Conclusions and Relevance
Glial fibrillary acidic protein–specific IgG identifies a distinctive, corticosteroid-responsive, sometimes paraneoplastic autoimmune meningoencephalomyelitis. It has a lethal canine equivalent: necrotizing meningoencephalitis. Expression of GFAP has been reported in some of the tumor types identified in paraneoplastic cases. Glial fibrillary acidic protein peptide–specific cytotoxic CD8+ T cells are implicated as effectors in a transgenic mouse model of autoimmune GFAP meningoencephalitis.
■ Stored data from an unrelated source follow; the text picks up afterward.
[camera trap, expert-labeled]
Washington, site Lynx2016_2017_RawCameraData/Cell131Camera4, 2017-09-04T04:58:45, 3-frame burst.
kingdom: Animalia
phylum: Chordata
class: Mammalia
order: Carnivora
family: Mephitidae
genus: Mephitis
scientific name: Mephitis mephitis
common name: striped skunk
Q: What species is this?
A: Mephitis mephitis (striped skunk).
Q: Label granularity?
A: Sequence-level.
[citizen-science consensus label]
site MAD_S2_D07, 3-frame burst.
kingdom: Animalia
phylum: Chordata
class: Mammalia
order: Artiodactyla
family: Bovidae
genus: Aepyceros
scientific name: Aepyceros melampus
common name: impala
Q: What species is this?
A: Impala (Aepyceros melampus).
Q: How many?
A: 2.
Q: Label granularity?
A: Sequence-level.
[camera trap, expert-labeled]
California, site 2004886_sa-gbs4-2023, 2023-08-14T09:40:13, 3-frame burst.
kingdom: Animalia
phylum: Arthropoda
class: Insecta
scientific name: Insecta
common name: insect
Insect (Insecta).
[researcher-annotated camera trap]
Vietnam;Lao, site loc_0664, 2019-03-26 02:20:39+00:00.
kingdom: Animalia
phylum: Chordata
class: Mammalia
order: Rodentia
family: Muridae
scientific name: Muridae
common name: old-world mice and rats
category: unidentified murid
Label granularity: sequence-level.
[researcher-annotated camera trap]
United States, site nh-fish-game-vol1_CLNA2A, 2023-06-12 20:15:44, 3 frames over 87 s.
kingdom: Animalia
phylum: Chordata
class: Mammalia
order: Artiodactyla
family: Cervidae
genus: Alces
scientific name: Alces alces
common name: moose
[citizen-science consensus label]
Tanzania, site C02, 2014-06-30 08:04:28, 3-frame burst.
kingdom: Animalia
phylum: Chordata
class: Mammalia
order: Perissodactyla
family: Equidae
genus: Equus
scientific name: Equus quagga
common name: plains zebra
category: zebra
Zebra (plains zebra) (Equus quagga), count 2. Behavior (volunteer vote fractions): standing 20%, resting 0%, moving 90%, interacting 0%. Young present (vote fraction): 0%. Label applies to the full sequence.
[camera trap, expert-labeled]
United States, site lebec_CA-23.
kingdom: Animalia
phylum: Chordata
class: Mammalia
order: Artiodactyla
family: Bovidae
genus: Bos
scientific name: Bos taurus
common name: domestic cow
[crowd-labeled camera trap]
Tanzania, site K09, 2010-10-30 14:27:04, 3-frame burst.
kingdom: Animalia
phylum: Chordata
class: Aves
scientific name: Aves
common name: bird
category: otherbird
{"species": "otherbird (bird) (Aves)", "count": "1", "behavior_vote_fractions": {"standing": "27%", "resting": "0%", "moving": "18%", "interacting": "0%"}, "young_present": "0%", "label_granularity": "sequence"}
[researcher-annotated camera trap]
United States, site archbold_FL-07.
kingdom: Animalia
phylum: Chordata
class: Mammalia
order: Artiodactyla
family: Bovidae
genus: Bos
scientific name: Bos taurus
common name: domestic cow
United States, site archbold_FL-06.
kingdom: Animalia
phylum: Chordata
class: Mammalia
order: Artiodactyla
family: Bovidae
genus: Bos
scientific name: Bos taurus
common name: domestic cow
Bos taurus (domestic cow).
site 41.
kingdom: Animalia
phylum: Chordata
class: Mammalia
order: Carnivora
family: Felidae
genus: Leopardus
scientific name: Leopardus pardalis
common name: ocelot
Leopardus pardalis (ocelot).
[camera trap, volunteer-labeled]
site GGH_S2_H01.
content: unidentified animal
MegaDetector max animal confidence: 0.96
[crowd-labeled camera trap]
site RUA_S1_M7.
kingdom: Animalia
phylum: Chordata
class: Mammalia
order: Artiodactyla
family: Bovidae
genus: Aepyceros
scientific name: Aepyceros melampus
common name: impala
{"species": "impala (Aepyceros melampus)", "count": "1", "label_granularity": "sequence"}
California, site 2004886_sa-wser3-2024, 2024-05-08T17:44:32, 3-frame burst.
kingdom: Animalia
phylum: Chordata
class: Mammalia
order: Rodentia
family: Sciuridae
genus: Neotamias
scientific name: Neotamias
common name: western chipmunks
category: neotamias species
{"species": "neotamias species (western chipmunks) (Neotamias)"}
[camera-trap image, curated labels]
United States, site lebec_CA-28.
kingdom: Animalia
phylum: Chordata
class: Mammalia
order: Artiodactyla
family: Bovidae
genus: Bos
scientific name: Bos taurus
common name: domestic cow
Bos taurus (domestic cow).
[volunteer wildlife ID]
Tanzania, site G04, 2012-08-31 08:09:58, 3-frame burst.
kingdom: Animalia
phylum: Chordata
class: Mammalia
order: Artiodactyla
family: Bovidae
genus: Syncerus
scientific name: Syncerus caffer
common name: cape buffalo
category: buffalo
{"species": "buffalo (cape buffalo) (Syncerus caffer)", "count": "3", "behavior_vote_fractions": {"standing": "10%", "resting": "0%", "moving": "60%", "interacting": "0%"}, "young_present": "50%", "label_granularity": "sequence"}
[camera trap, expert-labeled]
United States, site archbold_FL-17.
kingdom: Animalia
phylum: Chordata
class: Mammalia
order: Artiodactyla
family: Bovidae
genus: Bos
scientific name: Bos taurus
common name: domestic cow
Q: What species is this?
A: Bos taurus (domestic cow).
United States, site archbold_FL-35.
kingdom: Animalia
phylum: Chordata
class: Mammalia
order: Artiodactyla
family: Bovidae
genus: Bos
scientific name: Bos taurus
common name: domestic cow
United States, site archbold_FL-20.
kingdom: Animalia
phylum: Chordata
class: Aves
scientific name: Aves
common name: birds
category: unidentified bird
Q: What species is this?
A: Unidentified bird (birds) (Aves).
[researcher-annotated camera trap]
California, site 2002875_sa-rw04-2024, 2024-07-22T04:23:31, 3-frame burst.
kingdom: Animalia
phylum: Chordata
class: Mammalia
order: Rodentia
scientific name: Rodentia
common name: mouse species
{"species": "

Neural antigen–specific autoimmune disorders are immunotherapy responsive and affect all nervous system levels.1-3 Subacute or insidious symptom onset raises suspicion for an infectious, degenerative, demyelinating, neoplastic or vascular disorder. Detection in serum or cerebrospinal fluid (CSF) of neuronal, glial, or skeletal muscle–specific IgG aids diagnosis and guides appropriate therapeutic options. Paraneoplastic cases reflect immune responses incited by onconeural antigens in an occult systemic cancer. Informative autoantibody profiles predict high cancer probability4,5 and yield immunopathogenic insights. The Mayo Clinic Neuroimmunology Laboratory’s algorithm for neural-specific IgG detection incorporates a mouse tissue–based indirect immunofluorescence assay that, in 2% of evaluated cases, reveals clinically pertinent autoantibodies, some molecularly uncharacterized. We describe a novel autoantibody that yielded an astrocyte-restricted staining pattern.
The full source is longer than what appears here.